- _THE PROBLEM_
Which lines run from the one containing "site 1385, 2011-07-07" to the end of the records? Write them out exactly, both ends included, and nothing else.

- _RECORD EXCERPTS_
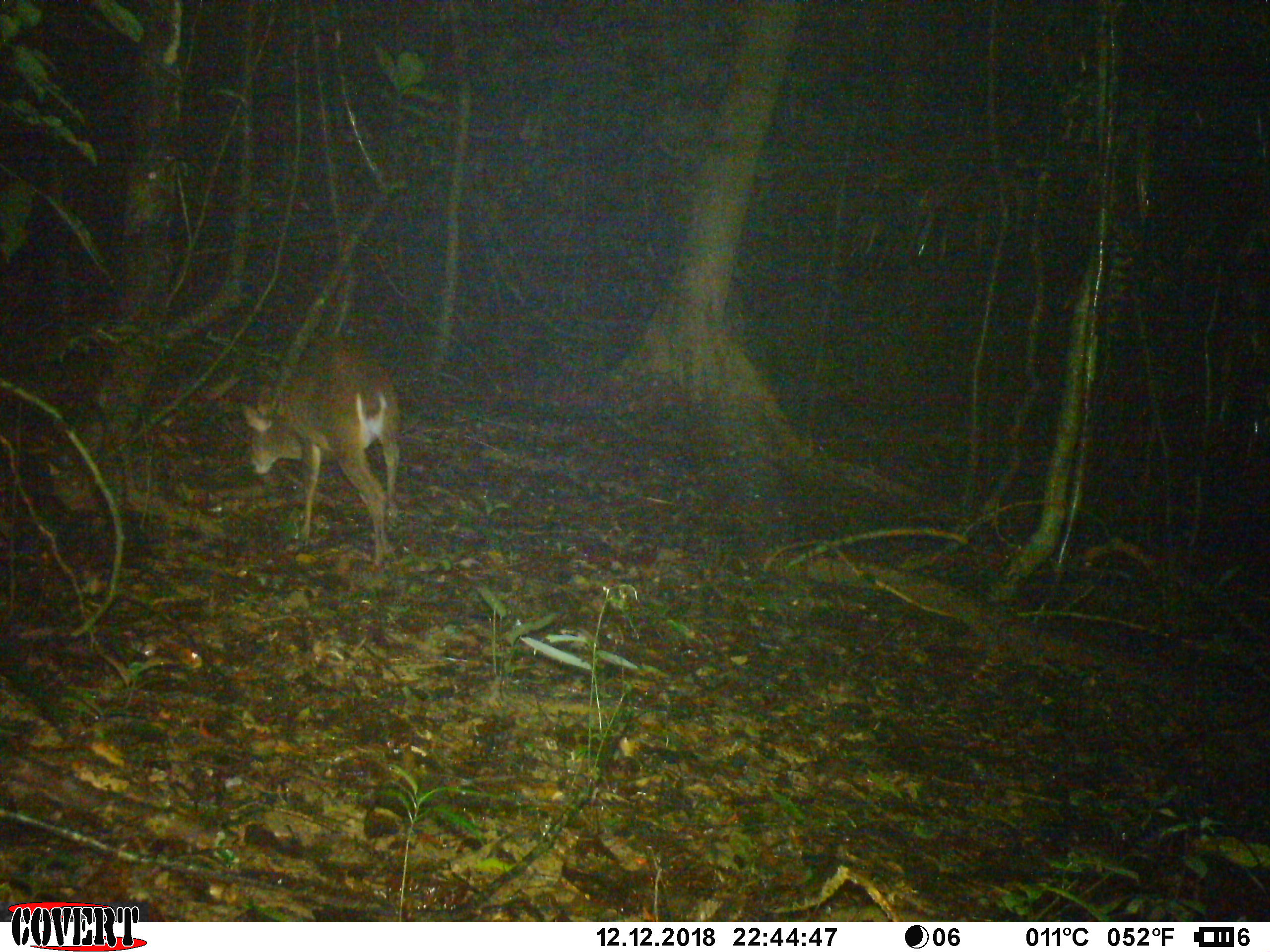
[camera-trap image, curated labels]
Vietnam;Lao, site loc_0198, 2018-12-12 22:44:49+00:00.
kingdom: Animalia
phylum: Chordata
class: Mammalia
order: Artiodactyla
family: Cervidae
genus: Muntiacus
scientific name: Muntiacus vuquangensis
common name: large-antlered muntjac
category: large antlered muntjac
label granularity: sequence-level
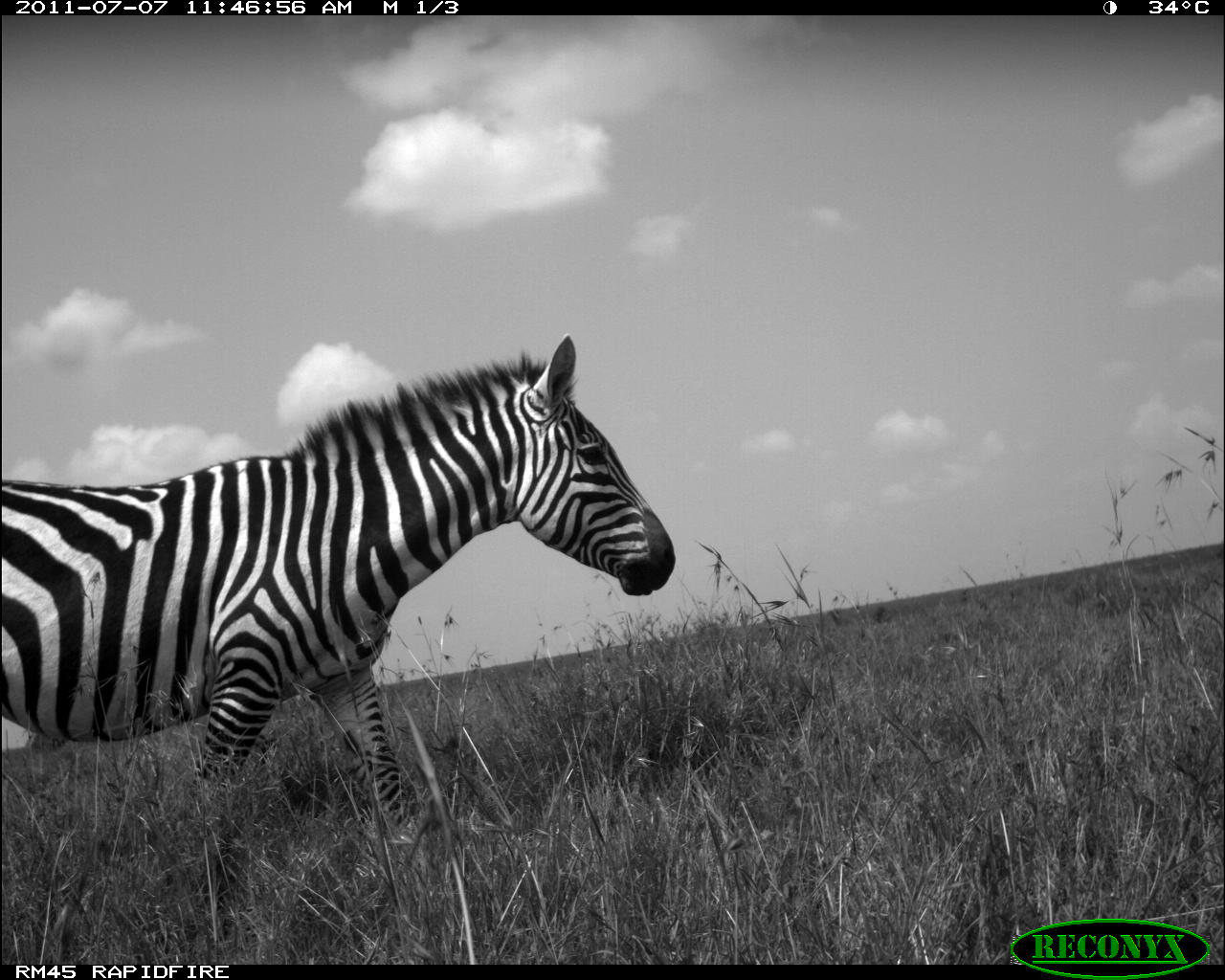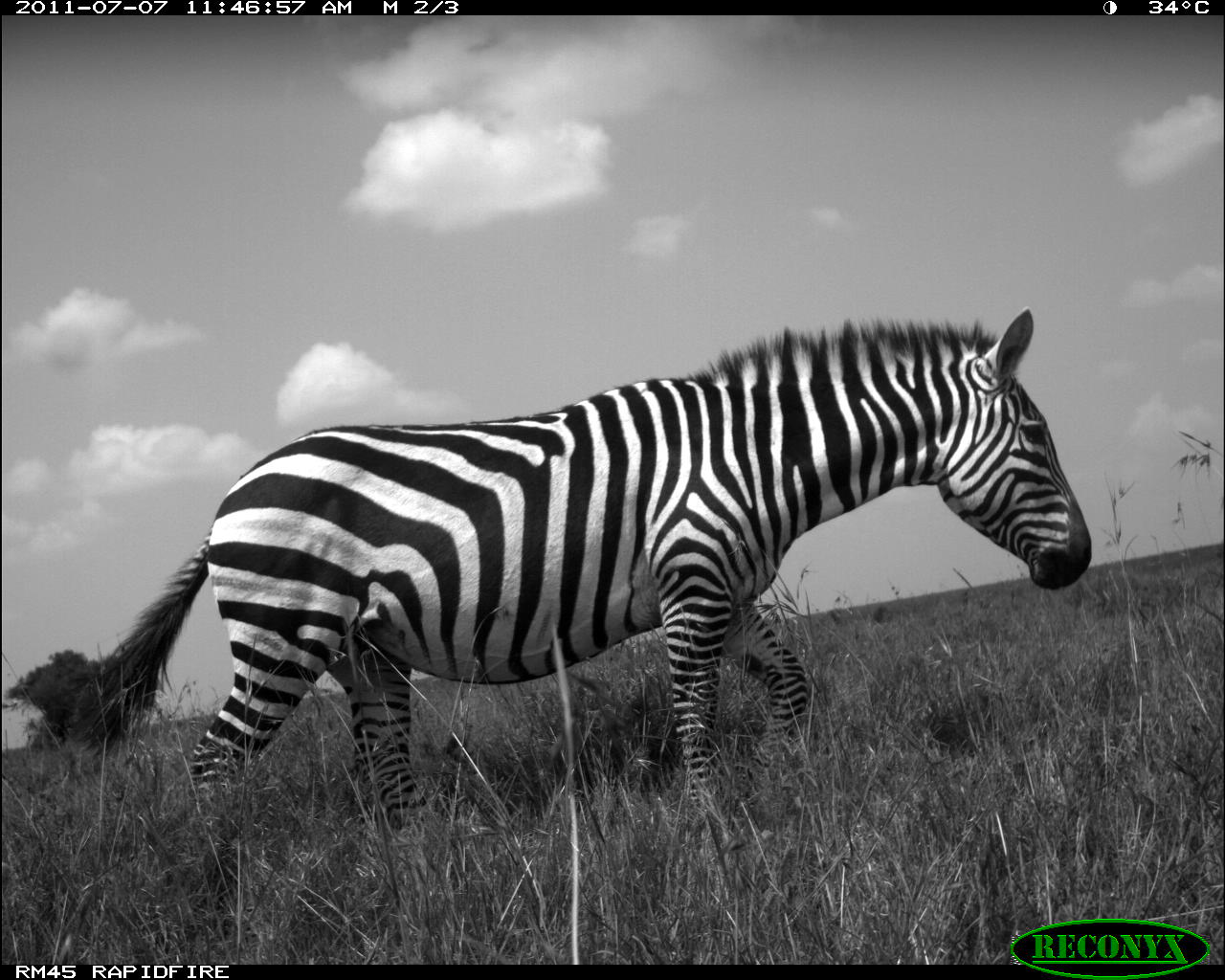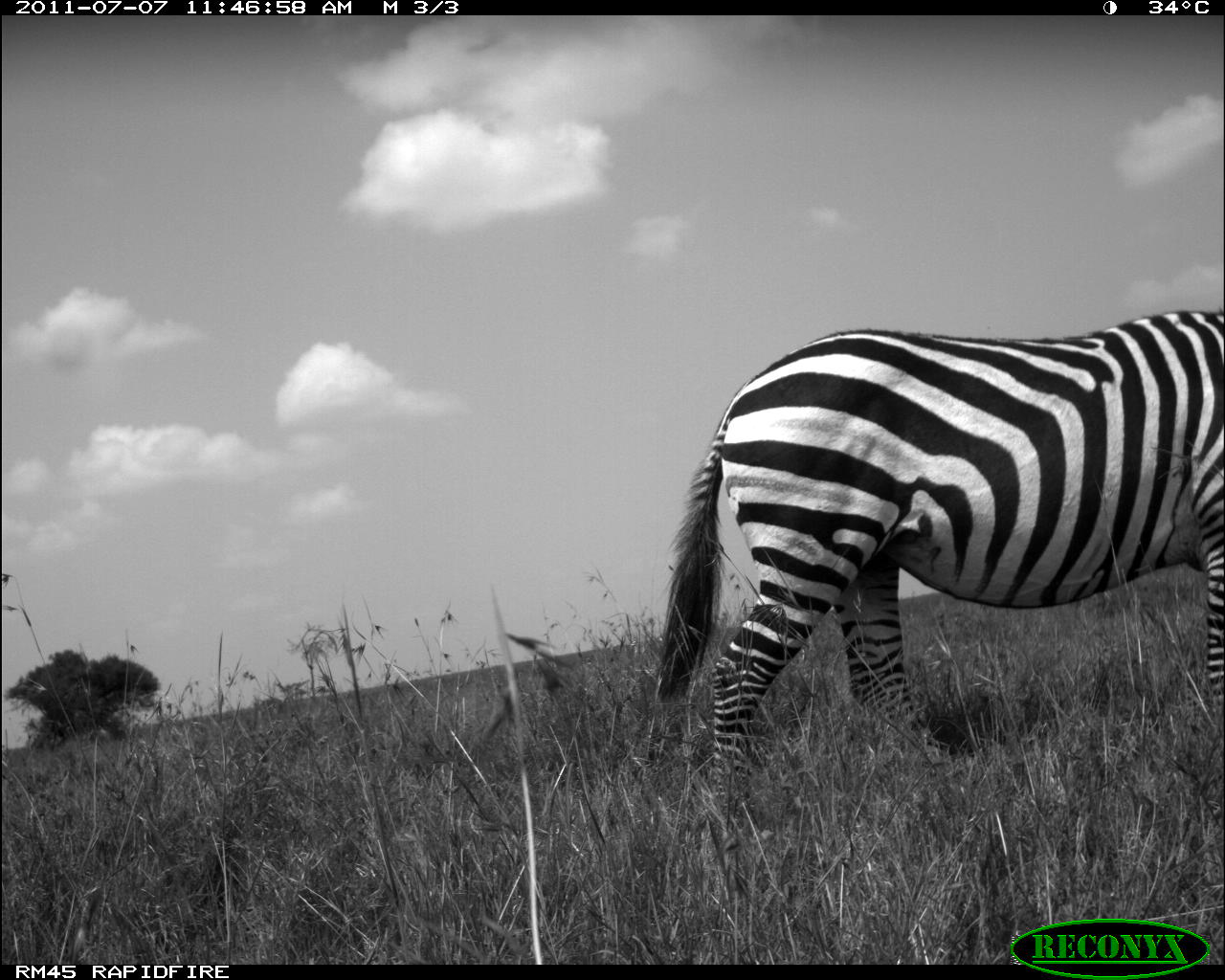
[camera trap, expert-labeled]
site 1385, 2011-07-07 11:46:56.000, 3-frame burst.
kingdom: Animalia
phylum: Chordata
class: Mammalia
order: Perissodactyla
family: Equidae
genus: Equus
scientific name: Equus quagga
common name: plains zebra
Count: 1.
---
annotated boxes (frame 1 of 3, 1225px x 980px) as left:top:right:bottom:
equus quagga: 0:330:673:820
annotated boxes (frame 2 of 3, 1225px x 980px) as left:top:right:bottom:
equus quagga: 70:304:1090:834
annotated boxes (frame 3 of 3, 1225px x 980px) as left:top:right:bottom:
equus quagga: 656:307:1221:807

- _RESULT OF THIS EXERCISE_
site 1385, 2011-07-07 11:46:56.000, 3-frame burst.
kingdom: Animalia
phylum: Chordata
class: Mammalia
order: Perissodactyla
family: Equidae
genus: Equus
scientific name: Equus quagga
common name: plains zebra
Count: 1.
---
annotated boxes (frame 1 of 3, 1225px x 980px) as left:top:right:bottom:
equus quagga: 0:330:673:820
annotated boxes (frame 2 of 3, 1225px x 980px) as left:top:right:bottom:
equus quagga: 70:304:1090:834
annotated boxes (frame 3 of 3, 1225px x 980px) as left:top:right:bottom:
equus quagga: 656:307:1221:807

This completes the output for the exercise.